Abstract
Alternative injection of gas as slugs with water slugs, or alternative water gas injection, is the conventional technique for improving the recovery factor due to its high potential for mobilizing the residual oil in place in the reservoirs and to control gas mobility. The water alternating gas methodology is a combination of two oil recovery procedures: gas injection and waterflooding. The principal parameters that must be evaluated in water alternating gas injection in laboratory scale are reservoir heterogeneity, rock type, and fluid properties. In the current investigation, a feasibility study has been performed to analyze the five various scenarios of enhanced oil recovery techniques and compare them experimentally. The laboratory experiments are done for one of the Iranian reservoirs which have been subjected to waterflooding for several years, and the amount of recovery factor for water flooding is about 42%. The results of this study illustrate that water alternating gas injection and hot water alternating gas injection exert a profound impact on the amount of recovery factor. Moreover, the primary purpose of this study is to assess the application of alternative hot water and hot carbon dioxide gas injections in the conventional and fractured reservoir model.
Introduction
Due to the population growth and increasing demand for energy resources in every aspect of human’s life, the utilization of nonrenewable resources in a wide variety of industries’ performances is not inevitable, that is to say, that their optimum usages of these infinite energy sources must be implemented into the system. Thereby, industries should adapt themselves to a world’s accelerating technological change to virtually eliminate unnecessary use of these significant energy sources and individuals should push themselves into limits to grasp the importance of them to select the appropriate methodologies of enhanced oil recovery techniques in both vertical and horizontal wells to obtain the optimum production regarding reducing large expenditures. Because primary recovery processes only cover 5–10% original oil in place,this oil rate production is plummeted regarding depletion of fluids on the rock matrixes and pressure drop by passing the production time. (Al Shehhi et al., 2015; Campbell, 2002; Djuraev et al., 2017; Hascakir, 2017). This oil rate production is plummeted regarding depletion of fluids on the rock matrixes and pressure drop by passing the production time. Therefore, secondary and tertiary recoveries must be applied to produce more volumes of fluids which are eligible to move to the surface wellbore equipment. Initial reservoirs’ production is utterly dependent on the natural mechanism drives of reservoirs. These mechanisms were being an integral part of each reservoir, and their magnitude is of great importance when the initial oil in place is high to influence the final production rate effectively; these mechanisms are categorized as hydrostatic pressure, solution gas drive, gas cap drive, water aquifer drive, and compression drive (Fatemi and Sohrabi, 2013; Holt et al., 2009; Ju et al., 2017; Monger et al., 1991; Nasralla and Nasr-El-Din, 2014). Reservoir pressure maintenance is considered as the significant step to enhance reservoir oil recovery. As a result, petroleum industries operate these techniques by injecting different scenarios of miscible or immiscible fluids to strengthen production rate (Towler et al., 2017).

## Dataset records
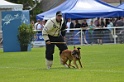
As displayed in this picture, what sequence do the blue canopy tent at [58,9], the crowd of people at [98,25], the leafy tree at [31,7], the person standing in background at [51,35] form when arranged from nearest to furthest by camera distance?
the person standing in background at [51,35], the crowd of people at [98,25], the blue canopy tent at [58,9], the leafy tree at [31,7]

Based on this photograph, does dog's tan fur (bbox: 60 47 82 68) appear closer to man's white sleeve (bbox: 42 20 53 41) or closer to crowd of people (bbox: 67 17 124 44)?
man's white sleeve (bbox: 42 20 53 41)

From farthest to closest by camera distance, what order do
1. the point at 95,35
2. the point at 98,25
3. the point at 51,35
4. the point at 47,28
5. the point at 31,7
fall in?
the point at 31,7, the point at 98,25, the point at 95,35, the point at 51,35, the point at 47,28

## Job A
In the oil recovery text, what is the recovery factor for waterflooding in the Iranian reservoir studied?
## Job B
Continue the oil recovery text from its last sentence.

## Reply A
About 42%.

## Reply B
Furthermore, selection of this injected fluid is utterly dependent on the availability of these fluids, price (economy), and geological reservoir characteristics and that is why recent technologies and investigations are more concentrated on improvement of previous techniques and administer optimum ways to achieve the balance between efficient parameters such as time and expenses (Davarpanah & Mirshekari, 2018; Davarpanah et al., 2019; Kamali and Cinar, 2014; Piñerez Torrijos et al., 2016). In this stage, recovery methods are divided into the following techniques and they are profoundly influenced by reservoir condition and types of fluids: improved water flooding, polymer flooding, microbial injection, gas flooding, enriched gas injection, light gas injection, nitrogen gas flooding, carbon dioxide flooding, miscible flooding, thermal recovery, steam flooding, steam cycle injection (Davarpanah, 2018; Lee et al., 2019; Lei et al., 2016; Person et al., 2017; Sorbie, 2013; Xuezhong et al., 2016).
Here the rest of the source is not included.